Berbekal pasal ini, dapat ditarik benang merah bahwa foto atau rekaman video hubungan seksual (misalnya), disebut sebagai pornografi apabila gambar pornografi atau rekaman tersebut melanggar norma kesusilaan dalam masyarakat.
Selanjutnya di dalam Pasal 4 ayat 1 UU Pornografi disampaikan soal larangan bagi setiap orang untuk memproduksi, membuat, memperbanyak, menggandakan, menyebarluaskan, menyiarkan, mengimpor, mengekspor, menawarkan, memperjualbelikan, menyewakan, atau menyediakan konten pornografi yang secara eksplisit memuat hal-hal sebagai berikut:
- persenggamaan, termasuk persenggamaan yang menyimpang
- kekerasan seksual;
- masturbasi atau onani;
- ketelanjangan atau tampilan yang mengesankan ketelanjangan;
- alat kelamin; atau
- pornografi anak.
Saat ditelusuri lebih jauh mengenai maksud diksi “membuat” pada pasal ini, ternyata diksi tersebut tidak mencakup di dalamnya apabila konten tersebut dimaksudkan untuk dirinya sendiri dan kepentingan sendiri.

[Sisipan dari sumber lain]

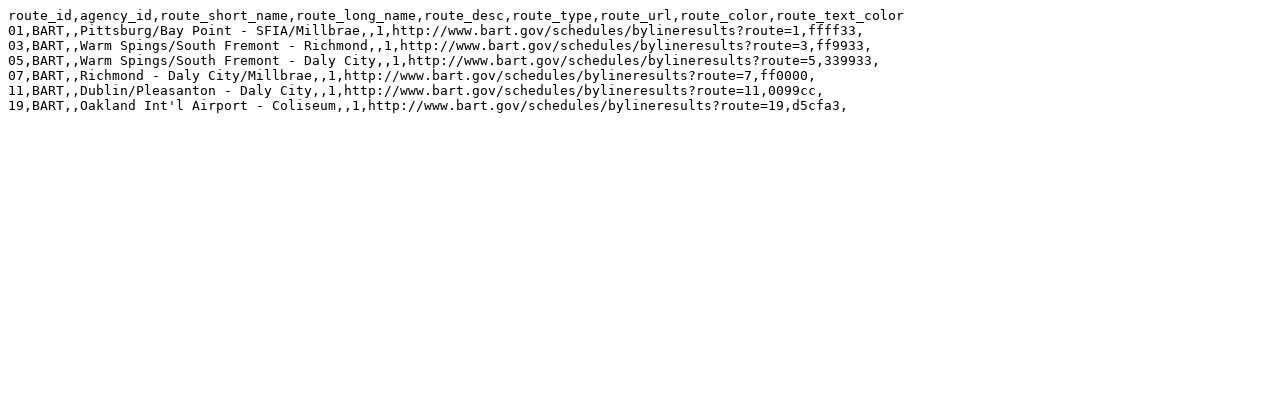

--- FILE ---
content_type: text/plain; charset=UTF-8
request_url: http://acme.com/transit/bart_20170325/routes.txt
body_size: 758
content:
route_id,agency_id,route_short_name,route_long_name,route_desc,route_type,route_url,route_color,route_text_color
01,BART,,Pittsburg/Bay Point - SFIA/Millbrae,,1,http://www.bart.gov/schedules/bylineresults?route=1,ffff33,
03,BART,,Warm Spings/South Fremont - Richmond,,1,http://www.bart.gov/schedules/bylineresults?route=3,ff9933,
05,BART,,Warm Spings/South Fremont - Daly City,,1,http://www.bart.gov/schedules/bylineresults?route=5,339933,
07,BART,,Richmond - Daly City/Millbrae,,1,http://www.bart.gov/schedules/bylineresults?route=7,ff0000,
11,BART,,Dublin/Pleasanton - Daly City,,1,http://www.bart.gov/schedules/bylineresults?route=11,0099cc,
19,BART,,Oakland Int'l Airport - Coliseum,,1,http://www.bart.gov/schedules/bylineresults?route=19,d5cfa3,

Di sinilah terjadi kerancauan hukum saat kasus tersebarnya video porno yang direkam oleh pelaku sendiri, namun pihak yang menyebarkan adalah orang lain. Pihak yang menyebarkan itulah yang terkena pasal “membuat” dan “memproduksi”.
Inilah sebabnya, banyak pelaku video asusila menjadi tidak terkena jeratan hukum seiring dia dianggap tidak memproduksi atau membuat konten asusila. Lepasnya mereka dari jerat hukum adalah disebabkan adanya ceruk pelaku penyebaran sebagai yang dianggap memproduksi.